11 Ekim 2010 Pazartesi

Sesleniş

Vapurun üst katında bir cam kenarına, gecenin kuytuluğunu giyinmiş şehrin, denizle sarmalanmış yanına yasladım başımı. Işıl ışıldı vapurun içi. Kulağında kulaklıklarıyla, hangi şarkıya eşlik ettiğini bile bilmediğim, birini izliyordum camdaki yansısından. Bazen hafifçe yukarı kaldırıyordu başını. Üzerinden çok zaman geçmiş, ama yine de duyulmasıyla eski bir ânı hatırlatmaya yetmiş bir şarkıydı belki dinlediği. Hafifçe eğilmişken ellerine; görüntüsünün yansıdığı camın ardında dalgalanan, laciverdimsi suyun yüzeyine çıkmış gibi, "her şeyi ardımda bıraktım" der gibi kaldırıyordu başını. İşte o an, kendimi görünmez sanmama yarayan camın rahatlığını yerle bir etti, başını hafifçe yana çevirdiğinde, yüzünde ışıldayan o belli belirsiz gülümseme.

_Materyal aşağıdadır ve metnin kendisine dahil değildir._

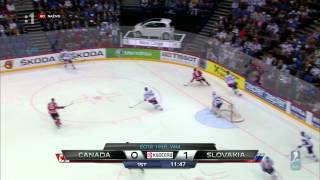 IIHF WC 2012 CANSVK 34 QF 13 HD [upl. by Annayrb93]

Sınıf listesinden rastgele seçilecek olmasına rağmen, yine de eğilip bükülerek, sözlüden saklanabileceğini sanan bir öğrenci gibiydim. Biliyor musun, bazı şeyler hiç değişmiyordu. Ne zaman adın söylense, "ben mi?" diye gereksiz bir zaman kazanma çabasıyla kıvranıp durmuşsan geçmişte, yıllar sonra bir gün, yine, aynı sancılı ânları yaşıyordun, hem de adın söylenmese bile.

3 yorum:

beenmaya dedi ki...

bazı şeyler hiç değişmiyor sahiden biz değişmediğimiz, değişemediğimiz müddetçe...

Adsız dedi ki...

yazılarındaki anlatıma hayran kalmamak mümkün değil..

Avram dedi ki...

Buradan bir öykü çıkar...devam etmelisin(bence).
Ben vapurlarda ( ki artık İzmir'de vapur keyfi de kalmadı ; İstanbul'un sürat teknelerinin benzerleri bastı körfezi) eskiden de kıç kısmına giderim.Kimse olmaz ya...Köpüren denizi , kuduran suyu , girdapları izlerim.Bir sigara içerim , martıların bayrak direğine attıkları sarma ve taklaları da...Sigara biter doğru yukarı çıkarım.Bir insan seçerim ve izlerim...sıkılırsam bir insan daha , sonra bir yarım...Çeyreğe vakit kalmaz.